▸ Given instruction
Print the stretch of the data from the line containing "Of the choices" through the end of the data, character for character.

▸ Dataset rows
------------------------

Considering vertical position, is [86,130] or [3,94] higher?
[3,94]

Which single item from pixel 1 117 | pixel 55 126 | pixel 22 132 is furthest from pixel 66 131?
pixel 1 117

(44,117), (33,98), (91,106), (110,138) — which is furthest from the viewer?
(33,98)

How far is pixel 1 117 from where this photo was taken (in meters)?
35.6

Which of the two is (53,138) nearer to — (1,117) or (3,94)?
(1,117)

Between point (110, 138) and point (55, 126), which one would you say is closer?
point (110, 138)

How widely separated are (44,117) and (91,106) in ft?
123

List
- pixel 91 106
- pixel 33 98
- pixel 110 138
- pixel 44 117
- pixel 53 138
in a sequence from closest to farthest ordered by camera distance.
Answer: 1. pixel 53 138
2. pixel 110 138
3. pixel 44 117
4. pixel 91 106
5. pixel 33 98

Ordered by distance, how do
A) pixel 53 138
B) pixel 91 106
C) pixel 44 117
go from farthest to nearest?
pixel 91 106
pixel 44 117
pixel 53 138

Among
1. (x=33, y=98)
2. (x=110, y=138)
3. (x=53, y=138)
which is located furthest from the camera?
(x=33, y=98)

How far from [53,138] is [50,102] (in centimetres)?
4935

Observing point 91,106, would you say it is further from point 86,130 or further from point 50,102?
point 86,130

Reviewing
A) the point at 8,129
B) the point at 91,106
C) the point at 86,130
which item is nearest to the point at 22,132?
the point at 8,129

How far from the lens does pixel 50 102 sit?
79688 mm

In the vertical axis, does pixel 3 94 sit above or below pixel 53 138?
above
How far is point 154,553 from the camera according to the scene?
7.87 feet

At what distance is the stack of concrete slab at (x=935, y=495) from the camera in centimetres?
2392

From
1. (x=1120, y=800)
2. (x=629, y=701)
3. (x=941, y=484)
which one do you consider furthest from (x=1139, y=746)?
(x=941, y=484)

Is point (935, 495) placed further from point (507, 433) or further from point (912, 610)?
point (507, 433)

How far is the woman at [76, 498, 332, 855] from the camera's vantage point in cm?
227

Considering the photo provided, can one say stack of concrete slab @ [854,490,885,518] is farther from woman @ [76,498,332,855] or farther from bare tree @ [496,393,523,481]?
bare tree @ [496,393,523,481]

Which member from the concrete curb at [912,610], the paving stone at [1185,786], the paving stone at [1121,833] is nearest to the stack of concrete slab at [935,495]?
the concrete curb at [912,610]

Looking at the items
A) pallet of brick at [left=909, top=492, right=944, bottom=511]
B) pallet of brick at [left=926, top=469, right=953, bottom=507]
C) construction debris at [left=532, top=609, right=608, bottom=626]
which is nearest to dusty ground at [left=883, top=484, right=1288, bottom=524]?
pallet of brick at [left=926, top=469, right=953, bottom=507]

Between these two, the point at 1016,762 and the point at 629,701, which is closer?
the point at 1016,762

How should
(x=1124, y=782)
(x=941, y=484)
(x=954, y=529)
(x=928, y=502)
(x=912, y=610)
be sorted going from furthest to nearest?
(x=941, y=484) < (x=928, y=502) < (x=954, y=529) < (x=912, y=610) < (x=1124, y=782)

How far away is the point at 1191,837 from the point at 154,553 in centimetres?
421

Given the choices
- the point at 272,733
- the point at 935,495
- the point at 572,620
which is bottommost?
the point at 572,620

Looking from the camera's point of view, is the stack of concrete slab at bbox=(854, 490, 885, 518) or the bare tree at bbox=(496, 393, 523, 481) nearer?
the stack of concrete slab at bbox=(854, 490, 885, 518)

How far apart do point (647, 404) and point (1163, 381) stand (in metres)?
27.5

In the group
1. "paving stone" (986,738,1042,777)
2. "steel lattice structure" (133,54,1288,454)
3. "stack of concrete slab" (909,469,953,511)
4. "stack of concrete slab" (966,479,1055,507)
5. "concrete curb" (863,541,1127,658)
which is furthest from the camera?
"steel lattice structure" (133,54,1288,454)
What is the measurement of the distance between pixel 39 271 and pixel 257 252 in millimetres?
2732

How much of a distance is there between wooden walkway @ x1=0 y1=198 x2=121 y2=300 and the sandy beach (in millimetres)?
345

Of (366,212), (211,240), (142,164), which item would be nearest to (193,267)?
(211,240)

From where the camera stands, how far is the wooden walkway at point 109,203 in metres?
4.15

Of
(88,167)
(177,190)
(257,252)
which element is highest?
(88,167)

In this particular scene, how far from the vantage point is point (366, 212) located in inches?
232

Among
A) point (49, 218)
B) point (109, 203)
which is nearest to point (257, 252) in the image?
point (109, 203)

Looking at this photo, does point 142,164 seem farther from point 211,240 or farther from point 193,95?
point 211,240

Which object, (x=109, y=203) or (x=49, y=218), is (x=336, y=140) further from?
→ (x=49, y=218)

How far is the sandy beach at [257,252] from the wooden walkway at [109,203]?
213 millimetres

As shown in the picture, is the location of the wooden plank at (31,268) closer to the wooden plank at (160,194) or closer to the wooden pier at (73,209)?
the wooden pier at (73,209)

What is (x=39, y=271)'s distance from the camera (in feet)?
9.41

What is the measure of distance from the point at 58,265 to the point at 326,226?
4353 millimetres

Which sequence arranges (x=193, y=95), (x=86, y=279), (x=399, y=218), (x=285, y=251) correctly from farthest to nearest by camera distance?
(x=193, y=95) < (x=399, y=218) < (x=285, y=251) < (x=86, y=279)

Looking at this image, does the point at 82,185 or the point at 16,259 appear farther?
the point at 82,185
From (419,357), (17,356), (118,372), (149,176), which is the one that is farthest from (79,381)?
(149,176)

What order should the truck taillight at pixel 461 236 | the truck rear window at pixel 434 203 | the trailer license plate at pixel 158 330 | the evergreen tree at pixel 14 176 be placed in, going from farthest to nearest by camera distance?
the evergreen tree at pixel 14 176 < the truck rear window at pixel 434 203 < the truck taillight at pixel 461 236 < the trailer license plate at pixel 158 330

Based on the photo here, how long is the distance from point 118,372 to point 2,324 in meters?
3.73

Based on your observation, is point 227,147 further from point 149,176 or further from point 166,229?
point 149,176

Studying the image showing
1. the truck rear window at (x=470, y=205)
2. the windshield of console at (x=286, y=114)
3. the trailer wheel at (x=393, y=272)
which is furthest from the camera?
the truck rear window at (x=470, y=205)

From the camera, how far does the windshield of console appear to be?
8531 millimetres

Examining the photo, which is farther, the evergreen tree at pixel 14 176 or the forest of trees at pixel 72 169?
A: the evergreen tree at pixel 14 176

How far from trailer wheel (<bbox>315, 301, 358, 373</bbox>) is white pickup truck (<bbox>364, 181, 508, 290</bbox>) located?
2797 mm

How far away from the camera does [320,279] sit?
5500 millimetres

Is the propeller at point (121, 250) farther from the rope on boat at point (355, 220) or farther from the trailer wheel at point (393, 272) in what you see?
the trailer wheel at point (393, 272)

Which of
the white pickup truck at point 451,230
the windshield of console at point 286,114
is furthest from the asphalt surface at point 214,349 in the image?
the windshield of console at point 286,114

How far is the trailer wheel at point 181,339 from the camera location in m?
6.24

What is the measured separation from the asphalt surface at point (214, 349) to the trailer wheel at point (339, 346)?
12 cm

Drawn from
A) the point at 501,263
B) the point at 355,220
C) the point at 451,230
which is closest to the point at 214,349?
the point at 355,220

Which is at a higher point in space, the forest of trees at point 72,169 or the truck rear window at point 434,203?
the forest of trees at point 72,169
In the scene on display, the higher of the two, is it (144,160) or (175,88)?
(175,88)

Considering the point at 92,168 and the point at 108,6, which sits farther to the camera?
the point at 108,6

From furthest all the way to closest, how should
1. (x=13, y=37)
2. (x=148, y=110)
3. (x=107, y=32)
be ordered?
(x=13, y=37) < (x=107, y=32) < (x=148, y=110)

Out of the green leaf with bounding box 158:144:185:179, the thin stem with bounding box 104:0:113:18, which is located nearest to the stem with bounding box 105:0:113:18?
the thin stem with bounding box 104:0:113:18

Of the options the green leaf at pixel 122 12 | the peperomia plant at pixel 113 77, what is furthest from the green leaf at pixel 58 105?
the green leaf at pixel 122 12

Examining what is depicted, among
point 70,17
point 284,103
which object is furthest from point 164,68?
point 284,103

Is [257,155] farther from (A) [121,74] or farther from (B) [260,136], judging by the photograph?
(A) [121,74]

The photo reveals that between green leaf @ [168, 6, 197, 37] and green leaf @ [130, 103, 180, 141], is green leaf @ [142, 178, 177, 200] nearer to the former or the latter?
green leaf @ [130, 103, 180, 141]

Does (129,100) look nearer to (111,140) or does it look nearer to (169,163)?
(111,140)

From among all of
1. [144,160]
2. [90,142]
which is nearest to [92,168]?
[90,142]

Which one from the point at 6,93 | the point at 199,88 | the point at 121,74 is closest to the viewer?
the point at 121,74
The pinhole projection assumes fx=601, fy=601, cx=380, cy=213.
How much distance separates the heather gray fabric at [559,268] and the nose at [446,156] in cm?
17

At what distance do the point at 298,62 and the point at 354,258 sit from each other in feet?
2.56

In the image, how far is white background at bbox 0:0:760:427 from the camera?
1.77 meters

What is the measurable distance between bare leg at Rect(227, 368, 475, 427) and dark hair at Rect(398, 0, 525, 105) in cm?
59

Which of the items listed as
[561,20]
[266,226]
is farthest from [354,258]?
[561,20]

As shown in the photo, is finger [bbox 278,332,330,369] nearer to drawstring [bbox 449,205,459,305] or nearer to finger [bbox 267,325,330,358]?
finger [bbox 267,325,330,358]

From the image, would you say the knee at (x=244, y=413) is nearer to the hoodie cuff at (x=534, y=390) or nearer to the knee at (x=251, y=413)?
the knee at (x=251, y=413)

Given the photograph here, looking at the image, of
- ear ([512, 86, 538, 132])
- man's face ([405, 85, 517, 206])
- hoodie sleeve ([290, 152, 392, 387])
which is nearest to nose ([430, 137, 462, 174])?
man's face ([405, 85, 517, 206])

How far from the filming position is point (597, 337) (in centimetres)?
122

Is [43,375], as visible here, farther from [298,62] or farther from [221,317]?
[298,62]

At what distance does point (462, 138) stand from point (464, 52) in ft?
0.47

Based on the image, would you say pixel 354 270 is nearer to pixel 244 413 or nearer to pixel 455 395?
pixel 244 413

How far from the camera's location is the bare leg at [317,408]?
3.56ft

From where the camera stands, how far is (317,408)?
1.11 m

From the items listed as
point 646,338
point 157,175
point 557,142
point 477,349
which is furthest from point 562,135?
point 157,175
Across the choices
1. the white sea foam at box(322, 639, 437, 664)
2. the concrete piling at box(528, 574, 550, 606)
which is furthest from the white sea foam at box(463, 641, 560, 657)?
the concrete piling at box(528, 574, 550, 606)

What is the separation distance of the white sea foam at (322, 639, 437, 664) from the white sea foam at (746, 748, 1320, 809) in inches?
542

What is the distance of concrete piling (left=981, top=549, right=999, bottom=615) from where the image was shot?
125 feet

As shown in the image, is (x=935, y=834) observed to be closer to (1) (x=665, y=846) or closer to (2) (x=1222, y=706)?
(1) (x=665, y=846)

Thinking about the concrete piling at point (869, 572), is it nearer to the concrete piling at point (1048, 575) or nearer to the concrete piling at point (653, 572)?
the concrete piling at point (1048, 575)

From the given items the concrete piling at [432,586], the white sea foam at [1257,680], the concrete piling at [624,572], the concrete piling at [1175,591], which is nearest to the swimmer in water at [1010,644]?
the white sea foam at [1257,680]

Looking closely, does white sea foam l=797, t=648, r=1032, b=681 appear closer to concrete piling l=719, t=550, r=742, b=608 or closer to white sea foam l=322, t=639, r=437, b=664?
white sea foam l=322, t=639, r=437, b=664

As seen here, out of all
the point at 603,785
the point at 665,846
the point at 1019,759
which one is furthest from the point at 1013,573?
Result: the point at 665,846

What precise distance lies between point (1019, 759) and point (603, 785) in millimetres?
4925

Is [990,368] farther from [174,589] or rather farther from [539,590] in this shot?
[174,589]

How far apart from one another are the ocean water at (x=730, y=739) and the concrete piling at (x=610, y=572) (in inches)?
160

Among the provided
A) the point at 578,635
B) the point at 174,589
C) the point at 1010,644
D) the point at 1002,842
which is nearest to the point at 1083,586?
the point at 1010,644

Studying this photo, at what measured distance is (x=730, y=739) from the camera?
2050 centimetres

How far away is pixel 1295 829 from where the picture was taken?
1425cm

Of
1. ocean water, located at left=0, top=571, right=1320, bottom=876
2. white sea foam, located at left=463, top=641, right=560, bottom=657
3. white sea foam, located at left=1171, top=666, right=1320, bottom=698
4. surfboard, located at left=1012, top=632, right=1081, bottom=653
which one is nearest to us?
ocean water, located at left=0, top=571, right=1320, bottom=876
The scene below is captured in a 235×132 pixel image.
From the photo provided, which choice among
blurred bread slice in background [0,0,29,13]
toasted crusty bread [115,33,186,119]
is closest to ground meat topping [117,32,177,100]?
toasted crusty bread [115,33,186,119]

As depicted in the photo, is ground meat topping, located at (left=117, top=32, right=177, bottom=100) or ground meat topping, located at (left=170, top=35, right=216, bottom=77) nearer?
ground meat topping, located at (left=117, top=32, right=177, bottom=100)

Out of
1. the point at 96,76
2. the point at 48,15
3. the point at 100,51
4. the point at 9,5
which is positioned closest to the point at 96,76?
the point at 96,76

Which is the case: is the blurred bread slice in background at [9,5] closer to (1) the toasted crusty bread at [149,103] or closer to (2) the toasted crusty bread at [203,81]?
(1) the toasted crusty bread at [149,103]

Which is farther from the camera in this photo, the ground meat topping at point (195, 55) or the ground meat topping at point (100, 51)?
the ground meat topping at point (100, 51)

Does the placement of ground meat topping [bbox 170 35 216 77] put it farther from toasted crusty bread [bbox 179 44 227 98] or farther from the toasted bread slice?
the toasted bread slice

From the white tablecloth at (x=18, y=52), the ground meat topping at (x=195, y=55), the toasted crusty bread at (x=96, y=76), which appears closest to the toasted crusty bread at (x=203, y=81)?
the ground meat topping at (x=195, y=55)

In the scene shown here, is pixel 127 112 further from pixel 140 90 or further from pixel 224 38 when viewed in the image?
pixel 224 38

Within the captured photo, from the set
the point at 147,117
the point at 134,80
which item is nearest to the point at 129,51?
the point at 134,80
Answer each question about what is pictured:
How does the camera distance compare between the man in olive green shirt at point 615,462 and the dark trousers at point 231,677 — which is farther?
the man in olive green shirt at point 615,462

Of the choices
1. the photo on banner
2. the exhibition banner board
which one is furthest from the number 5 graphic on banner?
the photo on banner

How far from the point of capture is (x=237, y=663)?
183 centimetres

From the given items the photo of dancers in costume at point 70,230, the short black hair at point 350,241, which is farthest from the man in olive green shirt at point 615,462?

------------------------

▸ Correct result
Of the choices
1. the photo on banner
2. the exhibition banner board
which one is furthest from the number 5 graphic on banner?
the photo on banner

How far from the point of capture is (x=237, y=663)?
183 centimetres

From the given items the photo of dancers in costume at point 70,230, the short black hair at point 350,241, which is farthest from the man in olive green shirt at point 615,462?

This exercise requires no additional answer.